Geoff Blount, MD of BayHill Capital, finds that the underlying trend in the JSE has been negative since early 2015.
Given that the South African economy has been limping along for at least three years, the strong stock market has confounded analysts. It seems there is a disconnect between the JSE and the real economy, or is there really one? Our analysis demonstrates that the JSE has, in fact, performed equally poorly during that time, not even keeping pace with inflation, but this has been concealed by the extraordinary performance of just two counters: Naspers and SABMiller.
Despite the recent rally, in the 12 months to the end of February 2016, the ALSI lost 3.9%. However, if we were to strip out SABMiller and Naspers from the ALSI performance, the rest of the aggregated market was actually down nearly 11% over the 12 months to end February 2016. These two shares collectively make up about 25% of the index, and were up 26% over the same period. Their performance has masked the severe bear market that the rest of the market is in.

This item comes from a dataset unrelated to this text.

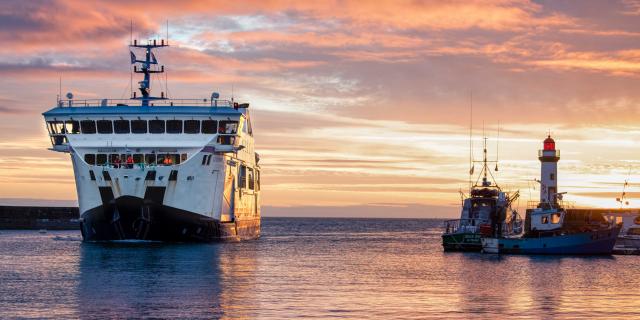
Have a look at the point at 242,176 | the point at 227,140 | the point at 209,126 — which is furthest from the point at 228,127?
the point at 242,176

Figure 1 below shows the 12-month performance of the JSE ALSI, the ALSI with Naspers and SABMiller stripped out and Naspers and SABMiller alone. The performance of the two since August 2015 has been dramatic with them rising by more than 38% in the last four months of 2015. With high market caps and a heavy weighting in the index, they have concealed the underlying trend in the ALSI. No doubt the mood at the JSE would be much glummer if we were to recognise the losses.
Figure 1: JSE All Share Index vs. Naspers & SABMiller and vs. All Share Index without Naspers and SABMiller (February 2015 = 100)
Both Naspers and SABMiller can be regarded as somewhat special situations; Naspers with its holding in Tencent Holdings in China. SABMiller, by contrast, is the subject of a R1.4 trillion takeover bid by Anheuser-Busch InBev, the world’s biggest brewer, which provides an underpin to the share price: the price is 46% above SABMiller’s closing value on 15 September 2015.
We did the same calculation over the three years to February 2016 and we found that Naspers and SABMiller rose 156% over that period, dramatically boosting the JSE ALSI. For the 36 months, the total ALSI was up 36%, but stripped of the two high flyers, the ALSI would have shown a very modest 14% return, or an annualized return of just over 4.5%.
Figure 2: JSE All Share Index vs. Naspers & SABMiller and vs. All Share Index without Naspers and SABMiller (February 2013 = 100)
It is no wonder that active managers have struggled to beat the index over the last few years. Very few of them own the index weight in Naspers and SABMiller (and many are legally not allowed to given Unit Trust and Pension regulations), and so by definition will lag the index.